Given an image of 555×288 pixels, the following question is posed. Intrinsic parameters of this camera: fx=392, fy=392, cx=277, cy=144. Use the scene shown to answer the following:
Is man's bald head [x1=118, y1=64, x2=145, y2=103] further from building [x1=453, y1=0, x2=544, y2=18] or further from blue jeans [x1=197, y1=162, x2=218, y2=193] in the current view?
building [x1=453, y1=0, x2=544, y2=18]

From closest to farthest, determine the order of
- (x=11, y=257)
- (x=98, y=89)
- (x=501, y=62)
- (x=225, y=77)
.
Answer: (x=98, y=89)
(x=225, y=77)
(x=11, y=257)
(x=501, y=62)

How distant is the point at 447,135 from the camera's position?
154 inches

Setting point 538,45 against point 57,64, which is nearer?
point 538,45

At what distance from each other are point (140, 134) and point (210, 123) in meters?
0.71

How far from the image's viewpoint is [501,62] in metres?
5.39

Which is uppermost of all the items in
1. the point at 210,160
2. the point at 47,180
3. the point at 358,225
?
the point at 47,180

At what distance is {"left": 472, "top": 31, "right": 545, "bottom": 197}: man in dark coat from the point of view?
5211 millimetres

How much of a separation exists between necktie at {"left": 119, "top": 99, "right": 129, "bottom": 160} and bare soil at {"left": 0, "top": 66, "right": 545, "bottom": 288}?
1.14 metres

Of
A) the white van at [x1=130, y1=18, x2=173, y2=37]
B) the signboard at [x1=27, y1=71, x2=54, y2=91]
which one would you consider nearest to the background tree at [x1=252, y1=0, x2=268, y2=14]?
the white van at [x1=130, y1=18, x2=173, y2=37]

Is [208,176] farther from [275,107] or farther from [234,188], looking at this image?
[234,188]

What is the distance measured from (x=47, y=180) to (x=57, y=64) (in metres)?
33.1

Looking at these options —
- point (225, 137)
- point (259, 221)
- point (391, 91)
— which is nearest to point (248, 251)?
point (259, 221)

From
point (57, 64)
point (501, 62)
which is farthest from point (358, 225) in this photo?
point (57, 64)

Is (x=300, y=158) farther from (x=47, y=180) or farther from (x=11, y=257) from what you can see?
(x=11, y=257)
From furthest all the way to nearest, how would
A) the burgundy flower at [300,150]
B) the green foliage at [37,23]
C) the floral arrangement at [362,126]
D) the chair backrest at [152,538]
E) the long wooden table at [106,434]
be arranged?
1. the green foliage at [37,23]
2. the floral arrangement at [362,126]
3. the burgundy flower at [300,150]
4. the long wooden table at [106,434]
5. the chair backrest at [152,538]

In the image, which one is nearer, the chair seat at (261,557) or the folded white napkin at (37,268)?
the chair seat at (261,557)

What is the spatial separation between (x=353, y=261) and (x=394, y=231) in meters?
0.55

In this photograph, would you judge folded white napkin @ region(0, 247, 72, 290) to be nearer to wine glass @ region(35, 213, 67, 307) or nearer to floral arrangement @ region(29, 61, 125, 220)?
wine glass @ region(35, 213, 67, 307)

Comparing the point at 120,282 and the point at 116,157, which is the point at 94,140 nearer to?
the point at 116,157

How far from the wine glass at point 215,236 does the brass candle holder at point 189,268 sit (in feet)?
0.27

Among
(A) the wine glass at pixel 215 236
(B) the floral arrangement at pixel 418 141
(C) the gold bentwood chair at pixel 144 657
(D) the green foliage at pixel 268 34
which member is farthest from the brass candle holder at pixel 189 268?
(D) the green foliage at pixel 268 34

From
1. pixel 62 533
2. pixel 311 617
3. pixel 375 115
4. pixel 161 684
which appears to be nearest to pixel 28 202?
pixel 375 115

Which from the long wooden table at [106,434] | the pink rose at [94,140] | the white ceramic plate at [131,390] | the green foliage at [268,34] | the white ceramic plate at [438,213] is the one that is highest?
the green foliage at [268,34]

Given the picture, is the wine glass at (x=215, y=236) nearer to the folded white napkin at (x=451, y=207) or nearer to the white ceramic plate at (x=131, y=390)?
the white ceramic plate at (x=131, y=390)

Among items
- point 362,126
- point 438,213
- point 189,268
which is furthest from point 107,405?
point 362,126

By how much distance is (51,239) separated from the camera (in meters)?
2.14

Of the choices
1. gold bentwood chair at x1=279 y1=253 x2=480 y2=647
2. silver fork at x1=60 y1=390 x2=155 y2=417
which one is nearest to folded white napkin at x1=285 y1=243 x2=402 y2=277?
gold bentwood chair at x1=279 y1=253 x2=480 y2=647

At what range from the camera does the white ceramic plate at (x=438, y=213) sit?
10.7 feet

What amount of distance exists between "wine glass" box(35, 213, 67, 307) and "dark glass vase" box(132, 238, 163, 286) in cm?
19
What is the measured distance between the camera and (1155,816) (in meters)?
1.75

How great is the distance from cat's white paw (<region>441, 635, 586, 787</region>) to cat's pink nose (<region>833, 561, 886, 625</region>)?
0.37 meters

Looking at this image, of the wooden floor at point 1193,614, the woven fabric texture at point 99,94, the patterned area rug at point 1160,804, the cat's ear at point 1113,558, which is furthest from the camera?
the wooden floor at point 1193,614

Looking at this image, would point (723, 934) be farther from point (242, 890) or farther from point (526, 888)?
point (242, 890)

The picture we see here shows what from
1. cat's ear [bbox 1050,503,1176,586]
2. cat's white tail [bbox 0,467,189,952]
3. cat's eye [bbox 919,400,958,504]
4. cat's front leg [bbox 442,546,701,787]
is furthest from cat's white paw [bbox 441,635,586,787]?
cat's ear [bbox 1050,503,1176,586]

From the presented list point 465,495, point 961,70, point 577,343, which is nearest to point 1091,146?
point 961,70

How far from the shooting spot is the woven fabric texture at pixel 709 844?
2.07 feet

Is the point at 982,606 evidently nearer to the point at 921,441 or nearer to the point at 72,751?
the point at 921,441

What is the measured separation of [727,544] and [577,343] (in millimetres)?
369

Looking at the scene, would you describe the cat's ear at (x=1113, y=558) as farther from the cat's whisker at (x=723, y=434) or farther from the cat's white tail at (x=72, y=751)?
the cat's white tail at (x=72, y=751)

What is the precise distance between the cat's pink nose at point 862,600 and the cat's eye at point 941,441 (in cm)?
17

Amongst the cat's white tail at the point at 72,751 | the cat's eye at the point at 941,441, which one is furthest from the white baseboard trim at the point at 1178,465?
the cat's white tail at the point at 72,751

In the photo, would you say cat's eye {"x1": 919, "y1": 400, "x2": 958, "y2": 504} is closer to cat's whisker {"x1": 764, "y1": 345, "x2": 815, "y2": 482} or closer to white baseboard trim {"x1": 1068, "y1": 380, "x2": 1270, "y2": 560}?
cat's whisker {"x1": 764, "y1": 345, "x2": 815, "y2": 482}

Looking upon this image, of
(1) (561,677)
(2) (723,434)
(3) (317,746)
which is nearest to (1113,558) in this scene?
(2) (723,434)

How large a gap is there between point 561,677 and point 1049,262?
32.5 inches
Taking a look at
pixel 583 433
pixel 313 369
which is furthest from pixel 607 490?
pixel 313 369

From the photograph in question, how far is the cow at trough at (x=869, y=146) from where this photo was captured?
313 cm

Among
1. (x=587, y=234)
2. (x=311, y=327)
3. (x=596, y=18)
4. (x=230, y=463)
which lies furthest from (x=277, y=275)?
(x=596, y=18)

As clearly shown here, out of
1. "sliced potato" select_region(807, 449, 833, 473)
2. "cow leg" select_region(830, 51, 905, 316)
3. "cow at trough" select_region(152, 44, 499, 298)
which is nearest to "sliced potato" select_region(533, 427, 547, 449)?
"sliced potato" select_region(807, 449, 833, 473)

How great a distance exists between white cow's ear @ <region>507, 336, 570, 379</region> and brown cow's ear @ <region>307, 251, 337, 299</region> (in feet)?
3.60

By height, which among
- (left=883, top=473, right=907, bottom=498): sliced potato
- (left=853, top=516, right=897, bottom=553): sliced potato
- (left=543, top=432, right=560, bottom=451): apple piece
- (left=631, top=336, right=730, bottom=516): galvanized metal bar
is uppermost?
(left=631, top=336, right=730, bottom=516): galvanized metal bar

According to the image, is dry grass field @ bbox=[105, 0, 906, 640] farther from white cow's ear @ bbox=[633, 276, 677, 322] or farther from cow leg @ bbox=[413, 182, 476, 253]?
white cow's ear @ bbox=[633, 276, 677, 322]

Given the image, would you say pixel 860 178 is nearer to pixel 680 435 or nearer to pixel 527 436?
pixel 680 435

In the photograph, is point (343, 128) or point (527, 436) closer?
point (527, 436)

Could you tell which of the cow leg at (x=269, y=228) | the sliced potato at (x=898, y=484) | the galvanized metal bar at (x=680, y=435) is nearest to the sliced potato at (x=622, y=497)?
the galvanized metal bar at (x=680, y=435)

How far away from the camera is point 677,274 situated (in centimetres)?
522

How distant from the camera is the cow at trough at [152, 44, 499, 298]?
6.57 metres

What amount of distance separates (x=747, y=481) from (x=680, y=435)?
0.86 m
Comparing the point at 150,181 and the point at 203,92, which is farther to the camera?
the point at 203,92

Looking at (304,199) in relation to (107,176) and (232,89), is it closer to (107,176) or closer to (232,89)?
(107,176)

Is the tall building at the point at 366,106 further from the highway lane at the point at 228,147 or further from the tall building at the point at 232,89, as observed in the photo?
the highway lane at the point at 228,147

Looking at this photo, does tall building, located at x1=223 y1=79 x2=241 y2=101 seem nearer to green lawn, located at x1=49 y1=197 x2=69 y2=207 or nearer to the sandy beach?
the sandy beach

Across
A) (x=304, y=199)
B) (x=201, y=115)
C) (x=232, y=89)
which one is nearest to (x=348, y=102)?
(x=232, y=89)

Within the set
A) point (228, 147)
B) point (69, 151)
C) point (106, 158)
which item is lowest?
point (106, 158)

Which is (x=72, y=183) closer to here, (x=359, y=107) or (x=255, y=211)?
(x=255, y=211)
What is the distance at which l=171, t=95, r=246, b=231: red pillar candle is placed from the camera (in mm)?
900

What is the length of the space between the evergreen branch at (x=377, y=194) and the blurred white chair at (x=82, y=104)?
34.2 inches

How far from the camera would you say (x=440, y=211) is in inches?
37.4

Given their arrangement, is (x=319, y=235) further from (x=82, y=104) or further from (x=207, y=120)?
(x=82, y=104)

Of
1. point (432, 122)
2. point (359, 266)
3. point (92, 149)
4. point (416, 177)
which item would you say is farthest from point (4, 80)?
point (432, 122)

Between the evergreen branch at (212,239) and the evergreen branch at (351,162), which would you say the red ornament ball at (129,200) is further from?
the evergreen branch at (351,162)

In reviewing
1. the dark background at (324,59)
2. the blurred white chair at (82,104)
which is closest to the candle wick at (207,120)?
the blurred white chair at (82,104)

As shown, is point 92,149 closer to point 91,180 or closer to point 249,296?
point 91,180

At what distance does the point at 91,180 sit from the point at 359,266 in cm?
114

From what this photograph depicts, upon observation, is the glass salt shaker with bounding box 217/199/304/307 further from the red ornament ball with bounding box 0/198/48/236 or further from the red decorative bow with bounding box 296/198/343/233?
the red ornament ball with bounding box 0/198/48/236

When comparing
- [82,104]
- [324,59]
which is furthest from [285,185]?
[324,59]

____

What is being asked>
Copy the items word for word, from the start of the items through the line containing "5211 millimetres".

Response>
Given an image of 555×288 pixels, the following question is posed. Intrinsic parameters of this camera: fx=392, fy=392, cx=277, cy=144. Use the scene shown to answer the following:
Is man's bald head [x1=118, y1=64, x2=145, y2=103] further from building [x1=453, y1=0, x2=544, y2=18] or further from blue jeans [x1=197, y1=162, x2=218, y2=193] in the current view?
building [x1=453, y1=0, x2=544, y2=18]

From closest to farthest, determine the order of
- (x=11, y=257)
- (x=98, y=89)
- (x=501, y=62)
- (x=225, y=77)
.
Answer: (x=98, y=89)
(x=225, y=77)
(x=11, y=257)
(x=501, y=62)

How distant is the point at 447,135 from the camera's position?
154 inches

Setting point 538,45 against point 57,64, which is nearer?
point 538,45

At what distance from each other are point (140, 134) and point (210, 123) in meters?
0.71

How far from the image's viewpoint is [501,62] in metres?
5.39

Which is uppermost of all the items in
1. the point at 210,160
2. the point at 47,180
3. the point at 358,225
?
the point at 47,180

At what distance is {"left": 472, "top": 31, "right": 545, "bottom": 197}: man in dark coat from the point of view?
5211 millimetres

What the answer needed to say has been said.